An der Hauptversammlung von Gastro Stadt St. Gallen hat der Präsident angekündet, dass die Branche aktiv an der Politik teilnehmen wird. Einen ersten Kandidaten für die Stadtparlamentswahlen hat sie bereits.
Elisabeth Reisp
Stefan Schmidhauser will für die FDP ins Stadtparlament. (Bild: pd)

Stefan Schmidhauser will für die FDP ins Stadtparlament. (Bild: pd)

Die Gastrobranche fühlt sich in der Politik zu wenig gehört. «Wohl sind wir gut vernetzt», sagte René Rechsteiner, Präsident Gastro Stadt St. Gallen, an der Hauptversammlung am Montag (Ausgabe von gestern). Doch der jüngste Entscheid des Kantonsrates zum Gastwirtschaftsgesetz habe gezeigt, dass die Interessen der Branche in der Politik zu wenig Anklang fänden. Es sei daher Zeit, dass die Wirte nun selber aktiv werden, sagte Rechsteiner. Er ermunterte die Wirte nicht nur, an Abstimmungen diszipliniert an die Urne zu gehen. Er kündete auch an, dass mit Vertretern der Branche künftig auch in politischen Gremien zu rechnen sei.

Nicht nur fromme Wünsche

Rechsteiner hegt damit keineswegs nur fromme Wünsche. Die Branche hat sich mobilisiert. Ein erster Wirt hat sich bereits bereit erklärt, sich für die Stadtparlamentswahlen im September zur Verfügung zu stellen. Es handelt sich dabei um Stefan Schmidhauser, Wirt des Fondue-Beizlis.

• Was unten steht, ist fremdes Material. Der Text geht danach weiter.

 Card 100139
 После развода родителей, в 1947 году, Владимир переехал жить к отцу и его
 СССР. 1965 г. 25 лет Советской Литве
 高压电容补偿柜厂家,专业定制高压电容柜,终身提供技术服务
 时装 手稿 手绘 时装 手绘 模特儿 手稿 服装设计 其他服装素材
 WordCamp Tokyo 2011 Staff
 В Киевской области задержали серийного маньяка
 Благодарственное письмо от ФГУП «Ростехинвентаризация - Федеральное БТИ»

Wirt in einem Familienbetrieb

Der 51-Jährige kennt die Bedürfnisse der Wirte und der Hoteliers praktisch seit er auf der Welt ist. Seine Familie führt das Fondue-Beizli seit 40 Jahren. «Ich selbst bin seit 13 Jahren Wirt. Davor hatte meine Mutter es 27 Jahre lang geführt», sagt Schmidhauser.

Schmidhauser will im September für die FDP ins Rennen steigen. Parteimitglied sei er zwar erst, seit sich sein Plan zu kandidieren, konkretisiert habe. «Dem Freisinn war ich aber schon immer nahe», sagt er.

Bis jetzt einziger Kandidat

Wie sein politisches Wirken konkret aussehen soll, weiss Schmidhauser noch nicht. Es sei noch nicht an der Zeit, Ideen für Vorstösse zu entwickeln. Zuerst müsse er aufgestellt und gewählt werden. Schmidhauser rechnet sich intakte Chancen für den Sprung ins Stadtparlament aus. «Aber vermutlich klappt es erst beim zweiten Anlauf.» Dadurch, dass er viele Gäste aus der Politik in seinem Beizli bewirten dürfe, sei er gut vernetzt. Auch ist Schmidhauser im Vorstand des Vereins Sternenstadt.

Bis jetzt ist Schmidhauser das einzige Mitglied von Gastro Stadt St. Gallen, das sich im September zur Wahl stellen wird. Präsident René Rechsteiner, Wirt des Restaurants Bierfalken, kann selbst nicht fürs Stadtparlament kandidieren, da er nicht in der Stadt wohnhaft ist.